** start Data shown **

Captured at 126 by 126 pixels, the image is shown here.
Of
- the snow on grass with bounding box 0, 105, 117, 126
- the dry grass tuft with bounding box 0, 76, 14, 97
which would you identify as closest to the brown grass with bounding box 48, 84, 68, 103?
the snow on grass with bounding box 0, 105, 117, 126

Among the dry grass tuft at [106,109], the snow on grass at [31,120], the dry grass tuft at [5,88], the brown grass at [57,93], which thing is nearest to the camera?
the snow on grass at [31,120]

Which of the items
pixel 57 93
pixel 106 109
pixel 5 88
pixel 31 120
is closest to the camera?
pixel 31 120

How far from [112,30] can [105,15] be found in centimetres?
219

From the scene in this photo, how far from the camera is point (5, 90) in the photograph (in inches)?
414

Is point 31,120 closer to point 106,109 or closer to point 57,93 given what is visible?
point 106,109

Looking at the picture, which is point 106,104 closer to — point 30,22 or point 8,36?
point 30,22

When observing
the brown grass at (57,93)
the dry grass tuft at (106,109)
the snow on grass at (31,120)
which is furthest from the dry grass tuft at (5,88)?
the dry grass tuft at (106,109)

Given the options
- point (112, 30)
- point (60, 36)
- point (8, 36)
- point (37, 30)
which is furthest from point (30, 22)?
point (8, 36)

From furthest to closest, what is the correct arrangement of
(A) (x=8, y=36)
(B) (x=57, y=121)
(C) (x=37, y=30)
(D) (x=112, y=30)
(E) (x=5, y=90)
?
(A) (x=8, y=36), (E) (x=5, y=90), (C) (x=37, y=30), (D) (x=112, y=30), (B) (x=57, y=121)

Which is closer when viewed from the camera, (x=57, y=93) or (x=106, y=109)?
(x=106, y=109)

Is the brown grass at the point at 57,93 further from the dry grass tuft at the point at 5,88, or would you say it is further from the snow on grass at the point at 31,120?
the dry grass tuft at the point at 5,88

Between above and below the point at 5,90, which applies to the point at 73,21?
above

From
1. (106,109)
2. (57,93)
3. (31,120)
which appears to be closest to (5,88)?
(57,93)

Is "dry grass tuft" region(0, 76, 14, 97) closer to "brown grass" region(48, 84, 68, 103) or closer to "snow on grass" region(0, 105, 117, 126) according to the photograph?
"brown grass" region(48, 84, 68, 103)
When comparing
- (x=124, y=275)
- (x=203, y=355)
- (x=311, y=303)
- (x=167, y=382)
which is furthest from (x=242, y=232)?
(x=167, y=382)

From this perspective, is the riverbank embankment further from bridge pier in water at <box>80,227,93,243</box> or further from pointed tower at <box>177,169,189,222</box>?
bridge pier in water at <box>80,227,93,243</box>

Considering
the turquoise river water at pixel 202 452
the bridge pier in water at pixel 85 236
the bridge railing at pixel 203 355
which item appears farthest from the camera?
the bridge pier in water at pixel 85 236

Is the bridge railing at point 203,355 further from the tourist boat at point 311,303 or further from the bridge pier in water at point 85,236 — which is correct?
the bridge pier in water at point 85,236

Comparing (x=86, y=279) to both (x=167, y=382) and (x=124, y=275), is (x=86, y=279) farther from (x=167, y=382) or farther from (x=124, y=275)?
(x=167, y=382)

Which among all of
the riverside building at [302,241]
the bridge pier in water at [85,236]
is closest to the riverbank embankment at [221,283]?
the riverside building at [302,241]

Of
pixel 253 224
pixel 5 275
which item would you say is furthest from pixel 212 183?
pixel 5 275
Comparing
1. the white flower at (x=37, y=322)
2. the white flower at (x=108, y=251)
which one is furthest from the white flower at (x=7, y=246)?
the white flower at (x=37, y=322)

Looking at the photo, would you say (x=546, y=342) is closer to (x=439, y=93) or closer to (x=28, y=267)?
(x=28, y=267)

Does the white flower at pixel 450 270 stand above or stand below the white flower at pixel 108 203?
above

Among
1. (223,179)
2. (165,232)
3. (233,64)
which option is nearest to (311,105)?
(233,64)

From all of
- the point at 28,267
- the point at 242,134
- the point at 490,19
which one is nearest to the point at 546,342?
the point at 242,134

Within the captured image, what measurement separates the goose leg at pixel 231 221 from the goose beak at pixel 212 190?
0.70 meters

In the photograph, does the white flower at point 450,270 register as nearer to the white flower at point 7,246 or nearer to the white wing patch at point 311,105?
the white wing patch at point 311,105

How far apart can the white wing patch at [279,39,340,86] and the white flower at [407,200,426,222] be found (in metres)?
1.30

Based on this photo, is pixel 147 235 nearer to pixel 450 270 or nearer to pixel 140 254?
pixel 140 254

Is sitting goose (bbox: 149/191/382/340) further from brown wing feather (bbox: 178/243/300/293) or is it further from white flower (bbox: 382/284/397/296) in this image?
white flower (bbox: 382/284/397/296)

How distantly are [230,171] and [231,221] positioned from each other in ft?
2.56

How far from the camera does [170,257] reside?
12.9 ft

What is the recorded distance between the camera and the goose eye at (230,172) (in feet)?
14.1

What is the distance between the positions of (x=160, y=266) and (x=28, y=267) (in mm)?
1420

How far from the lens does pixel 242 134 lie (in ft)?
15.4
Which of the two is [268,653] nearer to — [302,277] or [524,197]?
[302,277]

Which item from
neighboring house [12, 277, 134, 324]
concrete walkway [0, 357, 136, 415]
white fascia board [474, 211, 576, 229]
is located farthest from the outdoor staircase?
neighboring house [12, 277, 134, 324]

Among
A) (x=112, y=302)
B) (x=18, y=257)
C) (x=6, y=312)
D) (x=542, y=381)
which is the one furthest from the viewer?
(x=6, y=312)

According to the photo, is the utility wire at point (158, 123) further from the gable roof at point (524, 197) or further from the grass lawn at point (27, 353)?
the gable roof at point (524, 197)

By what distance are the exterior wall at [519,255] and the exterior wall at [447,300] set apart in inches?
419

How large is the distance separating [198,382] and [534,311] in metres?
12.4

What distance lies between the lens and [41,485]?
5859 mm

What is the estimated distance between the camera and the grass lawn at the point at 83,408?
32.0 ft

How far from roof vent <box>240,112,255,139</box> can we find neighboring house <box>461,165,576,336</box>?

** end Data shown **

-- Short task --
Update the listing by substituting "viewpoint" for every occurrence of "camera", leaving all other text unchanged.

-- Reply to the exercise --
Captured at 126 by 126 pixels, the image is shown here.
Of
- the snow on grass with bounding box 0, 105, 117, 126
- the dry grass tuft with bounding box 0, 76, 14, 97
which would you identify as closest to the brown grass with bounding box 48, 84, 68, 103?
the snow on grass with bounding box 0, 105, 117, 126

Among the dry grass tuft at [106,109], the snow on grass at [31,120], the dry grass tuft at [5,88], the brown grass at [57,93], which thing is nearest to the viewpoint?
the snow on grass at [31,120]

Which of the items
pixel 57 93
pixel 106 109
pixel 5 88
pixel 31 120
is closest to the viewpoint?
pixel 31 120

How far from [112,30] can [105,15] be found in centimetres?
219

From the scene in this photo, how far from the viewpoint is point (5, 90) in the photograph (in inches)?
414

Is point 31,120 closer to point 106,109 or closer to point 57,93 given what is visible?
point 106,109

Looking at the picture, which is point 106,104 closer to — point 30,22 or point 8,36?
point 30,22

When observing
the brown grass at (57,93)
the dry grass tuft at (106,109)
the snow on grass at (31,120)
which is furthest from the dry grass tuft at (5,88)?
the dry grass tuft at (106,109)

Given the options
- point (112, 30)
- point (60, 36)
- point (8, 36)
- point (37, 30)
which is furthest from point (30, 22)?
point (8, 36)

From furthest to closest, what is the correct arrangement of
(A) (x=8, y=36)
(B) (x=57, y=121)
(C) (x=37, y=30)
(D) (x=112, y=30)
(E) (x=5, y=90)
?
(A) (x=8, y=36), (E) (x=5, y=90), (C) (x=37, y=30), (D) (x=112, y=30), (B) (x=57, y=121)

Which is closer when viewed from the viewpoint, (x=57, y=93) or (x=106, y=109)?
(x=106, y=109)

Is the brown grass at the point at 57,93 further from the dry grass tuft at the point at 5,88, or would you say it is further from the snow on grass at the point at 31,120?
the dry grass tuft at the point at 5,88

Between above and below the point at 5,90, which applies to the point at 73,21?
above

From
1. (106,109)
2. (57,93)
3. (31,120)
which appears to be closest to (5,88)?
(57,93)

Is "dry grass tuft" region(0, 76, 14, 97) closer to "brown grass" region(48, 84, 68, 103) or closer to "snow on grass" region(0, 105, 117, 126) according to the photograph?
"brown grass" region(48, 84, 68, 103)
When comparing
- (x=124, y=275)
- (x=203, y=355)
- (x=311, y=303)
- (x=167, y=382)
which is furthest from (x=242, y=232)?
(x=167, y=382)

From this perspective, is the riverbank embankment further from bridge pier in water at <box>80,227,93,243</box> or further from pointed tower at <box>177,169,189,222</box>?
bridge pier in water at <box>80,227,93,243</box>

Considering
the turquoise river water at pixel 202 452
the bridge pier in water at pixel 85 236
the bridge railing at pixel 203 355
which item appears farthest from the viewpoint?
the bridge pier in water at pixel 85 236

Is the bridge railing at point 203,355 further from the tourist boat at point 311,303 or further from the bridge pier in water at point 85,236 — which is correct?
the bridge pier in water at point 85,236

Comparing (x=86, y=279) to both (x=167, y=382) and (x=124, y=275), is (x=86, y=279) farther from (x=167, y=382) or farther from (x=124, y=275)?
(x=167, y=382)

Which among all of
the riverside building at [302,241]
the bridge pier in water at [85,236]
is closest to the riverbank embankment at [221,283]?
the riverside building at [302,241]

Of
pixel 253 224
pixel 5 275
which item would you say is furthest from pixel 212 183?
pixel 5 275
Comparing
1. the white flower at (x=37, y=322)
2. the white flower at (x=108, y=251)
which one is furthest from the white flower at (x=7, y=246)?
the white flower at (x=37, y=322)

Looking at the photo, would you say (x=546, y=342) is closer to (x=439, y=93) or closer to (x=28, y=267)?
(x=28, y=267)

Does the white flower at pixel 450 270 stand above or stand below the white flower at pixel 108 203?
above

Among
1. (223,179)
2. (165,232)
3. (233,64)
which option is nearest to (311,105)?
(233,64)

From all of
- the point at 28,267
- the point at 242,134
- the point at 490,19
which one is nearest to the point at 546,342?
the point at 242,134

Within the captured image, what measurement separates the goose leg at pixel 231 221 from the goose beak at pixel 212 190?
0.70 meters

In the photograph, does the white flower at point 450,270 register as nearer to the white flower at point 7,246 or nearer to the white wing patch at point 311,105?
the white wing patch at point 311,105

How far apart can the white wing patch at [279,39,340,86] and the white flower at [407,200,426,222] be found (in metres)?
1.30

Based on this photo, is pixel 147 235 nearer to pixel 450 270 or nearer to pixel 140 254?
pixel 140 254

Is sitting goose (bbox: 149/191/382/340) further from brown wing feather (bbox: 178/243/300/293) or is it further from white flower (bbox: 382/284/397/296) in this image?
white flower (bbox: 382/284/397/296)

How distantly are [230,171] and [231,221] positioned from each other in ft?
2.56

How far from the viewpoint does [170,257] reside?
12.9 ft

What is the recorded distance between the viewpoint and the goose eye at (230,172) (in feet)?
14.1

What is the distance between the positions of (x=160, y=266) and (x=28, y=267) (in mm)?
1420

How far from the lens does pixel 242 134 lie (in ft)?
15.4
Which of the two is [268,653] nearer to — [302,277] or [524,197]?
[302,277]

Which item from
neighboring house [12, 277, 134, 324]
concrete walkway [0, 357, 136, 415]
white fascia board [474, 211, 576, 229]
is located farthest from the outdoor staircase?
neighboring house [12, 277, 134, 324]

Among
A) (x=112, y=302)
B) (x=18, y=257)
C) (x=6, y=312)
D) (x=542, y=381)
which is the one furthest from the viewer?
(x=6, y=312)

According to the photo, is the utility wire at point (158, 123) further from the gable roof at point (524, 197) or further from the grass lawn at point (27, 353)?
the gable roof at point (524, 197)

By what distance are the exterior wall at [519,255] and the exterior wall at [447,300] set apart in inches?
419

How large is the distance separating [198,382] and [534,311] in metres?
12.4

What distance lies between the lens and [41,485]?
5859 mm

What is the estimated distance between the viewpoint and the grass lawn at the point at 83,408?
32.0 ft

How far from roof vent <box>240,112,255,139</box> can we find neighboring house <box>461,165,576,336</box>?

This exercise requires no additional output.